First-quarter highlights include:
-
Revenue grew $28.8 million over the first quarter of 2024.
-
Gross profit increased $17.2 million, or 6%, over the same quarter of last year.
-
Comparable total funeral services performed grew 1.8% in the current quarter.
-
Comparable total funeral sales average grew 2.3% in the current quarter.
-
GAAP earnings per share was 98 cents compared to 89 cents in the first quarter of 2024 resulting in 10% growth over the prior year quarter.
-
Adjusted earnings per share was 96 cents, compared to 89 cents in the first quarter of 2024 resulting in 8% growth over the prior year quarter.
-
GAAP operating cash flow grew to $311.1 million in the current year quarter compared to $220.1 million in the prior year quarter
-
Adjusted operating cash flow grew to $316.0 million in the current year quarter compared to $220.1 million in the prior year quarter
Tom Ryan, the company’s chairman and CEO, commented on the first quarter performance:
“We are proud to report adjusted earnings per share growth of 8% and strong adjusted operating cash flows in the first quarter of 2025. This was driven by strong performance in our funeral segment with year over year increases in the number of services performed and average revenue per funeral along with growth in general agency revenue. Additionally, effective cost management drove solid gross profit performance and margin expansion. In the cemetery segment, we are continuing to focus on production, which will benefit us in future periods, as undeveloped property sold is constructed. Lastly, our robust cash flow has allowed us to continue investment toward our extensive pipeline of acquisitions while also providing us the flexibility to be opportunistic with stock repurchases.
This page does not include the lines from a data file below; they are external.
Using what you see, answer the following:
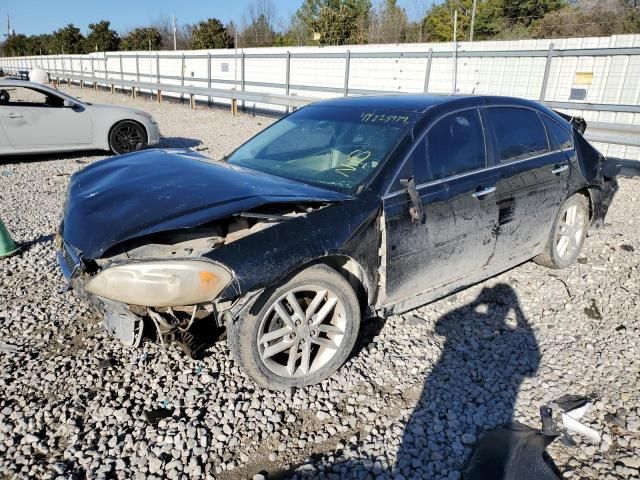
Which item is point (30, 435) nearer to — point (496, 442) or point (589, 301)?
point (496, 442)

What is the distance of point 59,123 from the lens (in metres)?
8.87

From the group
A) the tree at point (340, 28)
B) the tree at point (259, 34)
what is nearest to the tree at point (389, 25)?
the tree at point (340, 28)

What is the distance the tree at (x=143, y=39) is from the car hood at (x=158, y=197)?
49.6 metres

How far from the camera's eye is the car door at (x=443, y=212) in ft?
9.87

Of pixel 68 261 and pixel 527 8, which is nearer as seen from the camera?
pixel 68 261

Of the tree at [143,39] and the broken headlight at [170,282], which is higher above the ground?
the tree at [143,39]

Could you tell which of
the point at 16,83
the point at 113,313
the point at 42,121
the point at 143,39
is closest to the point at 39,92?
the point at 16,83

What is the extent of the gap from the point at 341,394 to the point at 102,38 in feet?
195

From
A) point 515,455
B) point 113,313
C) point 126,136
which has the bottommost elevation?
point 515,455

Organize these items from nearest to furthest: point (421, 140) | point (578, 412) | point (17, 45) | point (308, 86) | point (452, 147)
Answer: point (578, 412) < point (421, 140) < point (452, 147) < point (308, 86) < point (17, 45)

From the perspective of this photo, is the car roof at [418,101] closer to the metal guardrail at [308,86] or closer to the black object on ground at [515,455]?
the black object on ground at [515,455]

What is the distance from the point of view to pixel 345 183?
3.03 meters

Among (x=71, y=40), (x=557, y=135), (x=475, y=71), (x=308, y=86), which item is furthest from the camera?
(x=71, y=40)

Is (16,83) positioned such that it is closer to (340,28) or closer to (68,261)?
(68,261)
We remain committed to our long-term growth strategy to grow revenue, leverage our unparalleled scale, and invest our capital wisely to enhance shareholder value. We would not be able to achieve this without our 25,000 associates and their ongoing commitment to providing excellent service to our client families.”
The company reaffirmed its guidance ranges for 2025, which includes a forecast of $3.70 to $4 diluted earnings per share excluding special items of $3.70 to $4.